§ Göreviniz:
Aşağıdaki satırların tamamını hiçbir değişiklik yapmadan yeniden yazın. Resimleri yanıtınıza katmayın.
++++++
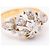 Autre Marque Anello in oro Belle Époque, platino e diamanti Bianco D'oro - vista 6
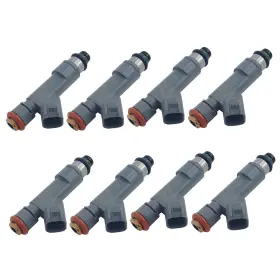 9w7e-c7a Gzycsfocusqp 8 Pcs Gasoline Injector Compatible For 2011-2014 F Ord E 150 2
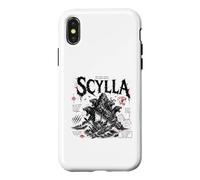 Scylla Mythologie Grecque Scène d'Odyssée des Monstres Marins Coque pour iPhone X/XS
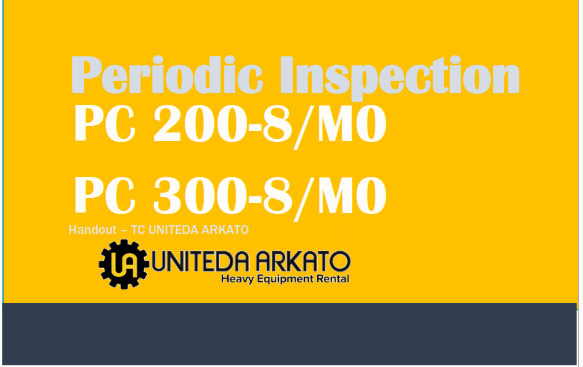 Periodic Inspection Small Hydraulic Excavator – PC200-8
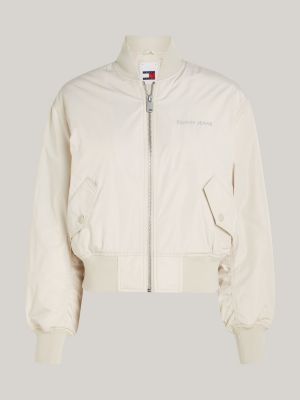 Tommy jeans bomber jacket with back clearance logo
++++++
§ Yanıt alanı:
 Autre Marque Anello in oro Belle Époque, platino e diamanti Bianco D'oro - vista 6
 9w7e-c7a Gzycsfocusqp 8 Pcs Gasoline Injector Compatible For 2011-2014 F Ord E 150 2
 Scylla Mythologie Grecque Scène d'Odyssée des Monstres Marins Coque pour iPhone X/XS
 Periodic Inspection Small Hydraulic Excavator – PC200-8
 Tommy jeans bomber jacket with back clearance logo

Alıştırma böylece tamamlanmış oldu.